# Yu-Shoku V-toku2 prelaminated steel



## milkbaby (Jul 17, 2019)

I just saw that BladeGallery has a bunch of this Yu-Shoku V-Toku2 in stock now. It's basically mokume cladding (copper, brass, stainless) cladding over V-Toku2 core. They recommend not forging it to avoid delamination, so I originally thought the mokume was already "pre-forged" to give it patterns when the knife is ground, but I see Hinoura and Saji seem to be making with this material like this:







And it definitely looks like it's a multilayer mokume cladding and is forged? So then I'm wondering how do you cut a billet of this and forge it without melting out all your copper and brass? Is there a simple way to cut the billet and weld the edges shut? I'm guessing forging is only for producing the suminigashi pattern in the laminate?

Edited to add: The BladeGallery listing: https://www.bladegallery.com/shopexd.asp?id=99508
They actually say "We recommend not upset forging this material as this can cause delamination." I don't get it...


----------



## chefcomesback (Jul 18, 2019)

You can forge it , if you go too hot brass or copper will melt depending on your temperatures . Electro etching your makers mark won’t work since it will be most likely touching parts of the copper or brass , had to do stamp


----------



## milkbaby (Jul 18, 2019)

chefcomesback said:


> You can forge it , if you go too hot brass or copper will melt depending on your temperatures . Electro etching your makers mark won’t work since it will be most likely touching parts of the copper or brass , had to do stamp



That is very beautiful as always, Mert! 

Sooo I would only want to heat enough for forge down the cladding and not move the core or am I mistaken? The info on the site seems to be for V-Toku2 saying don't forge below 1000C but it seems that would be high enough to melt the brass and close to melting copper.


----------



## chefcomesback (Jul 18, 2019)

milkbaby said:


> That is very beautiful as always, Mert!
> 
> Sooo I would only want to heat enough for forge down the cladding and not move the core or am I mistaken? The info on the site seems to be for V-Toku2 saying don't forge below 1000C but it seems that would be high enough to melt the brass and close to melting copper.


When you start forging you will be shifting the cladding first since it’s closer to surface but the core as well , especially the flat stock is quite thin to begin with it will only take couple hits to move the core all over . Forging around 800-850c worked for me


----------

**LISTED RECORDS:**

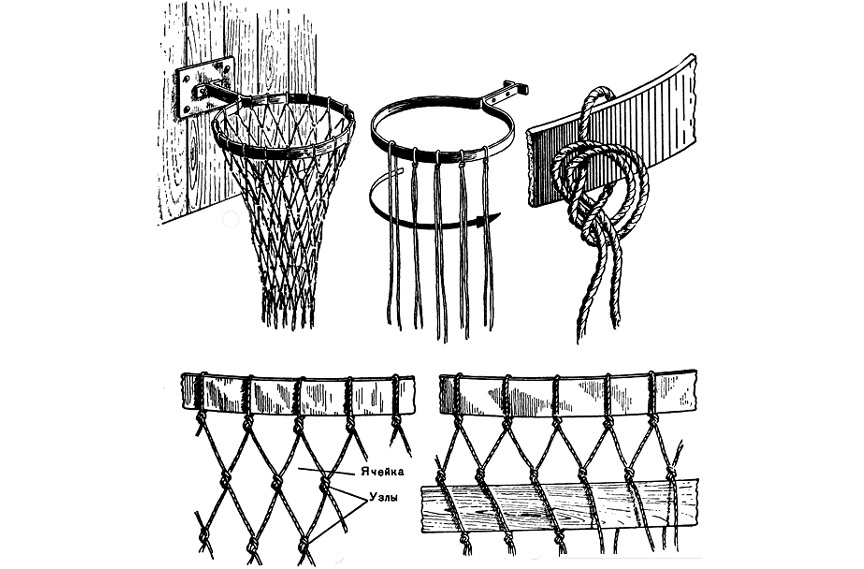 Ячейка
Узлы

---

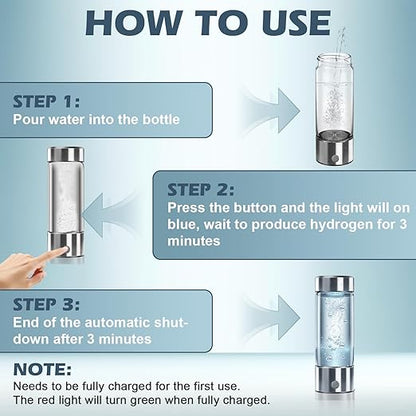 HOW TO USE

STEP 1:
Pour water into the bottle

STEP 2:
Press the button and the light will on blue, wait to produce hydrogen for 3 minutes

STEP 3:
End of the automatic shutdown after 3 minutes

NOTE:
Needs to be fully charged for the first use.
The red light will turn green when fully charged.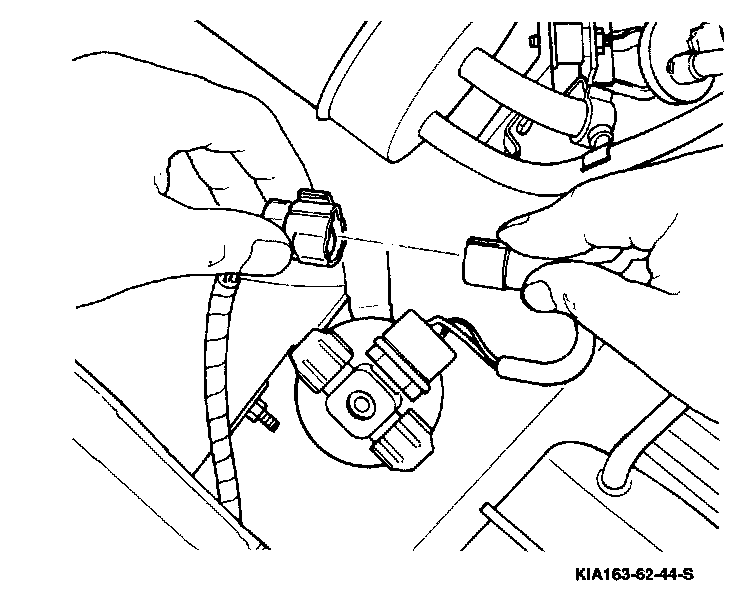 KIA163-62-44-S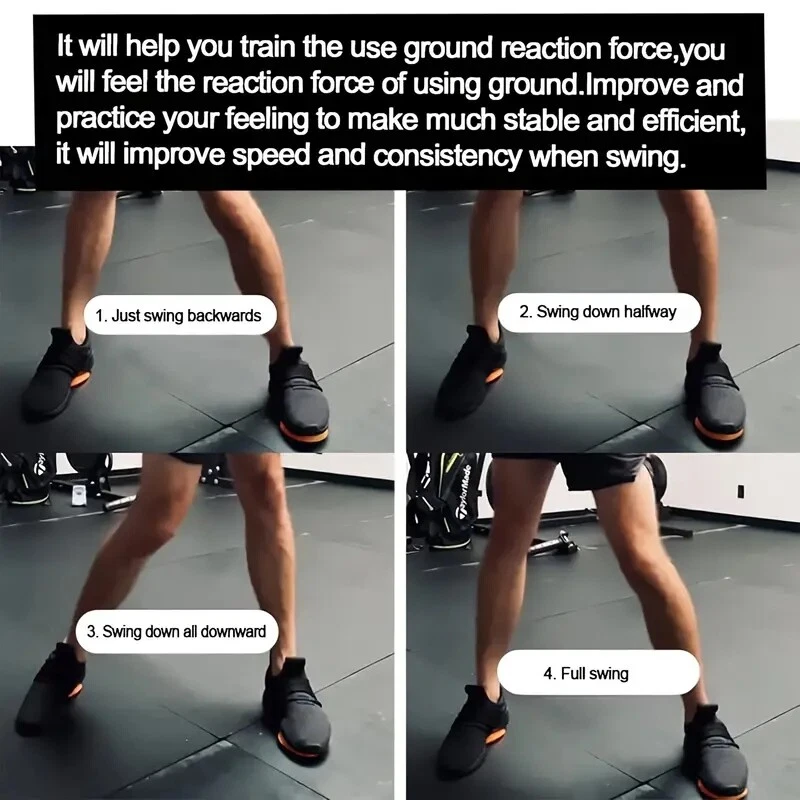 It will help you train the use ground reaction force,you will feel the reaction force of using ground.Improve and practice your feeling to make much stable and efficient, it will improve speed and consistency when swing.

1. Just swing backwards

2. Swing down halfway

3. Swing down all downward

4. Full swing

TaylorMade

--

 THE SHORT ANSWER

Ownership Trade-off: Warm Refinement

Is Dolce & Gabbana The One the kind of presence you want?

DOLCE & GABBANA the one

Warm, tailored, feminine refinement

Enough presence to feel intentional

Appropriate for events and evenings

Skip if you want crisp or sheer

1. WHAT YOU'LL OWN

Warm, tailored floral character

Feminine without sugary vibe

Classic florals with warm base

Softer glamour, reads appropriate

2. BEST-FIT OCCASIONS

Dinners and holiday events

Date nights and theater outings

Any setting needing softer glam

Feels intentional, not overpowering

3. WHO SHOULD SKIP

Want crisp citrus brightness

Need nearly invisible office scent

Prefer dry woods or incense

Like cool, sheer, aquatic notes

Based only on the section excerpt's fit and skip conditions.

**QUESTIONS TO ANSWER:**
- A) Retype the part of the V-Toku2 forum thread starting at "Edited to add: The" and ending at "don't get it...".
- B) Summarize the V-Toku2 forum thread in two sentences.
The records come from a separate source.

**SOLUTIONS IN ORDER:**
- A)
Edited to add: The BladeGallery listing: https://www.bladegallery.com/shopexd.asp?id=99508
They actually say "We recommend not upset forging this material as this can cause delamination." I don't get it...

- B) The thread opens by noting that BladeGallery stocks Yu-Shoku V-Toku2, a V-Toku2 core under mokume cladding of copper, brass and stainless, and asks how it can be forged when the seller recommends against upset forging to avoid delamination. A reply says it can be forged, though too much heat melts the brass or copper, a maker's mark must be stamped rather than electro-etched, and forging moves both the cladding and the thin core, with forging around 800-850C having worked.